Millet was growing wild in Greece as early as 3000 BCE, and bulk storage containers for millet have been found from the Late Bronze Age in Macedonia and northern Greece. Hesiod describes that "the beards grow round the millet, which men sow in summer." And millet is listed along with wheat in the third century BCE by Theophrastus in his "Enquiry into Plants".

Research 
Research on millets is carried out by the International Crops Research Institute for the Semi-Arid Tropics (ICRISAT) and ICAR-Indian Institute of Millets Research in Telangana, India, and by the United States Department of Agriculture's Agricultural Research Service at Tifton, Georgia, United States.

Cultivation
Pearl millet is one of the two major crops in the semiarid, impoverished, less fertile agriculture regions of Africa and southeast Asia. Millets are not only adapted to poor, dry infertile soils, but they are also more reliable under these conditions than most other grain crops. This has, in part, made millet production popular, particularly in countries surrounding the Sahara in western Africa.

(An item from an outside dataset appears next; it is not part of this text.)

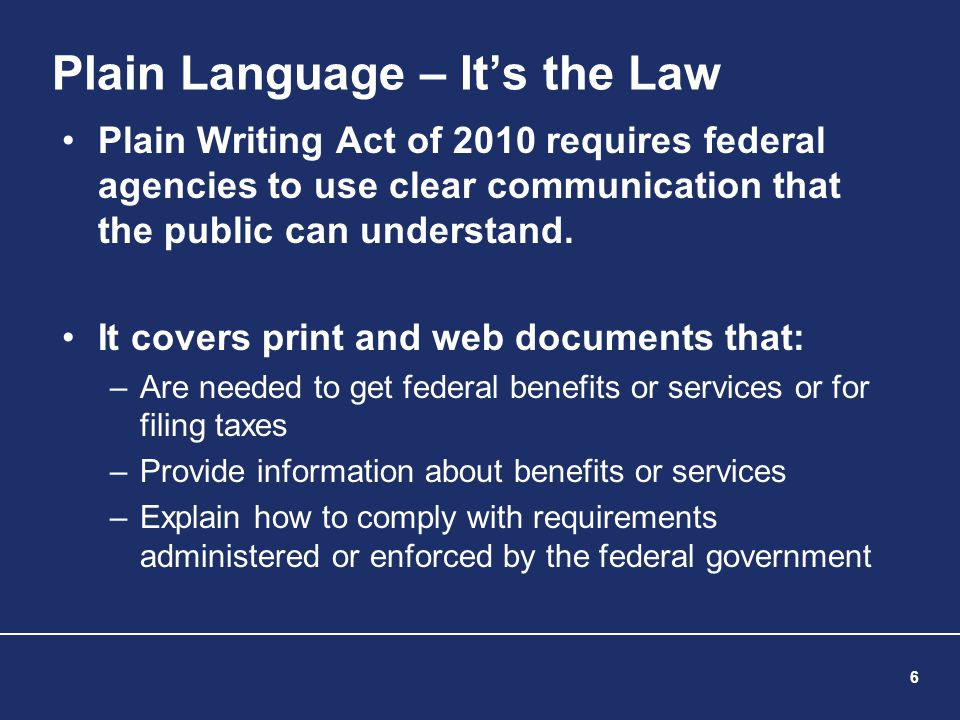 6 Plain Language – It's the Law Plain Writing Act of 2010 requires federal agencies to use clear communication that the public can understand. It cove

Millets, however, do respond to high fertility and moisture. On a per-hectare basis, millet grain production can be 2–4 times higher with use of irrigation and soil supplements. Improved breeds of millet with enhanced disease resistance can significantly increase farm yield. There has been cooperation between poor countries to improve millet yields. For example, 'Okashana 1', a variety developed in India from a natural-growing millet variety in Burkina Faso, doubled yields. This breed was selected for trials in Zimbabwe. From there it was taken to Namibia, where it was released in 1990 and enthusiastically adopted by farmers. 'Okashana 1' became the most popular variety in Namibia, the only non-Sahelian country where pearl millet—locally known as mahangu—is the dominant food staple for consumers. 'Okashana 1' was then introduced to Chad. The breed has significantly enhanced yields in Mauritania and Benin.

Production

In 2020, global production of millet was 30.5 million tonnes, led by India with 41% of the world total (table). Niger also had significant production.

Alcoholic beverages

In India, various alcoholic beverages are produced from millets. Millet is also the base ingredient for the distilled liquor rakshi.

As a food source

Millets are major food sources in arid and semiarid regions of the world, and feature in the traditional cuisine of many others. In western India, sorghum (called jowar, jola, jonnalu, jwaarie, or jondhahlaa in Gujarati, Kannada, Telugu, Hindi and Marathi languages, respectively; mutthaari, kora, or panjappullu in Malayalam; or cholam in Tamil) has been commonly used with millet flour (called jowari in western India) for hundreds of years to make the local staple, hand-rolled (that is, made without a rolling pin) flat bread (rotla in Gujarati, bhakri in Marathi, or roti in other languages). Another cereal grain popularly used in rural areas and by poor people to consume as a staple in the form of roti. Other millets such as ragi (finger millet) in Karnataka, naachanie in Maharashtra, or kezhvaragu in Tamil, "ragulu" in Telugu, with the popular ragi rotti and Ragi mudde is a popular meal in Karnataka. Ragi, as it is popularly known, is dark in color like rye, but rougher in texture.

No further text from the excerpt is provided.